Specifics of X are outside my KB, but you could try reinstalling TDE to get the configs back.:
# apt install --reinstall kubuntu-default-settings-trinity kubuntu-desktop-trinity
Downside is you lose anything you've custom configured :(
It's also possible, as those are meta packages, that you'll need to
# aptitude show kubuntu-default-settings-trinity kubuntu-desktop-trinity
and then individually --reinstall select package(s).
If you're willing to --reinstall the whole box, there's Google posts on how to do that with Ubuntu.
Post Script on power outs: I've found it best to always (even if it's said it's not needed) to do all my config changes, then do a reboot to 'lock' them in.

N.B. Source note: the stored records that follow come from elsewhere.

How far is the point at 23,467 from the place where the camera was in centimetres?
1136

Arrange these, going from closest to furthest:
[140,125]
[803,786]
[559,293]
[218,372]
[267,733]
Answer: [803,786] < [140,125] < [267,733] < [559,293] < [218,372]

IDK, disk caching?, but I've seen enough similar behavior (crash, even days later, and configs are odd upon re-start) that I'd rather waste the 5 minutes for the reboot than go digging back into xyz to re-find out how to set up something.
Best, Michael
Michael I do the same thing plus, I do a luckybackup to a dir in my backups dir called "Fast_Restore" and save all of the important files such as share, config etc.
I also use krusader to compress everything to backups.
We also have tons of blackouts here (top of a mountain), but in the last 20 years since I started doing that I have not lost any significant data.
dep...
Once you have everything the way you want it. Just plain old tar your user dir to a backup dir. It might take up a wee bit of space but it will be worth it.